Hackers Threaten to Leak D.C. Police Informants’ Info If Ransom Is Not Paid

Cyber Security

The Metropolitan Police Department (MPD) of the District of Columbia has become the latest high-profile government agency to fall victim to a ransomware attack.

The Babuk Locker gang claimed in a post on the dark web that they had compromised the DC Police’s networks and stolen 250 GB of unencrypted files. Screenshots shared by the group, and seen by The Hacker News, include various folders containing what appears to be investigation reports, arrests, disciplinary actions, and other intelligence briefings.

Also called the DC Police, the MPD is the primary law enforcement agency for the District of Columbia in the U.S.

The ransomware gang has given the department three days to heed to their ransom demand or risk leaking sensitive files that could expose police informants to criminal gangs.

“Hello! Even an institution such as DC can be threatened, we have downloaded a sufficient amount of information from your internal networks, and we advise you to contact us as soon as possible, to prevent leakage, if no response is received within 3 days, we will start to contact gangs in order to drain the informants, we will continue to attack the state sector of the usa, fbi csa, we find 0 day before you, even larger attacks await you soon,” the ransomware group said on their data leak site.
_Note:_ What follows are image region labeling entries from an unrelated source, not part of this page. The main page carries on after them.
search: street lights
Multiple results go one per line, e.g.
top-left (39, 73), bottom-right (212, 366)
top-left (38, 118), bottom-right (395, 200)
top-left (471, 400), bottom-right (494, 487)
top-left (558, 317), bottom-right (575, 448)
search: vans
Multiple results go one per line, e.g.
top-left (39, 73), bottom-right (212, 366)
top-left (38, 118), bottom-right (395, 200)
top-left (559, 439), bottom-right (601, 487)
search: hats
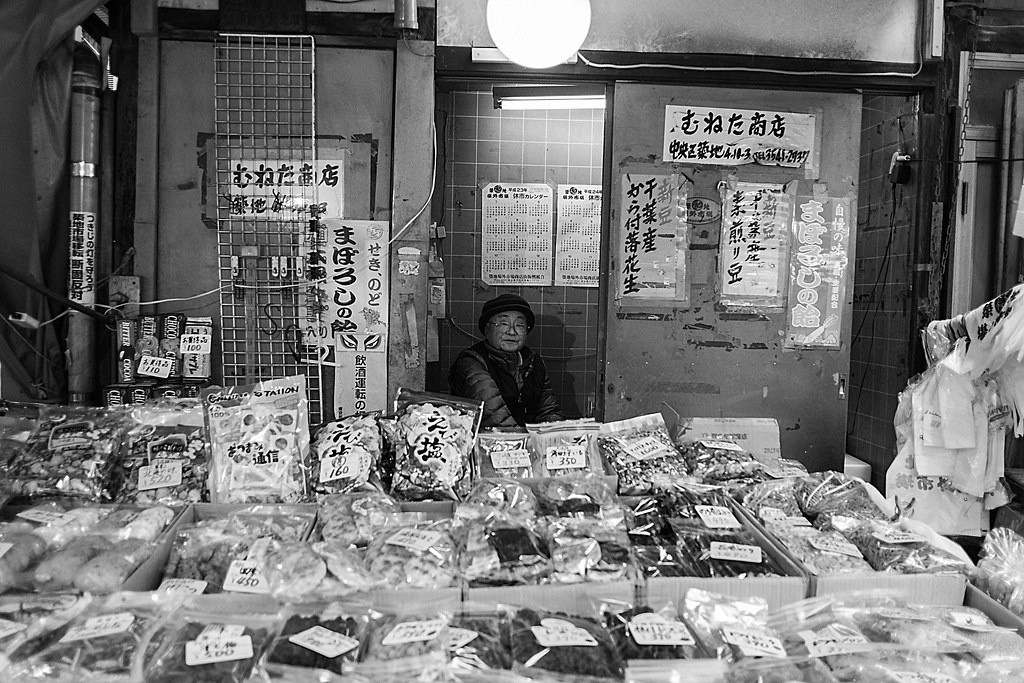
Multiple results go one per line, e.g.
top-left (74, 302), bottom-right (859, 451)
top-left (478, 293), bottom-right (535, 336)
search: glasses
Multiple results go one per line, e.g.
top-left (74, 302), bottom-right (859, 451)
top-left (490, 320), bottom-right (530, 335)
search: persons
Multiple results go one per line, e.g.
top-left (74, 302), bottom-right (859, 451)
top-left (447, 294), bottom-right (566, 428)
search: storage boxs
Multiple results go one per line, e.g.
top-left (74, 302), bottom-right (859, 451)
top-left (0, 376), bottom-right (1024, 683)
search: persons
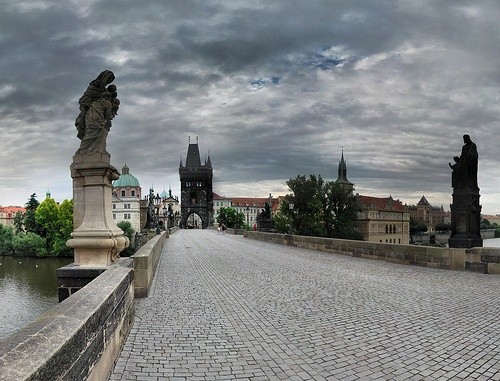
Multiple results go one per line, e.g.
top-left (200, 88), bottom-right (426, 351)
top-left (448, 134), bottom-right (479, 190)
top-left (74, 70), bottom-right (119, 156)
top-left (218, 225), bottom-right (221, 233)
top-left (222, 223), bottom-right (227, 235)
Babuk Locker is a relative newcomer in the ransomware landscape, with the group targeting transportation, healthcare, plastic, electronics, and agricultural sectors across the U.S., U.K., U.A.E., China, India, South Africa, Spain, Germany, and Italy at least since the beginning of 2021. The syndicate is also known for attacking Linux-based systems such as VMware ESXi.

“The Babuk gang highlighted the key problem that all organizations face when confronting threats, and that is speed,” Cymulate CTO Avihai Ben-Yossef said. “The time it takes for known vulnerabilities to get patched on all systems is too long. Defenders that rely on manual security testing methodologies are unable to match the pace of threat actors in finding security gaps and fixing them.”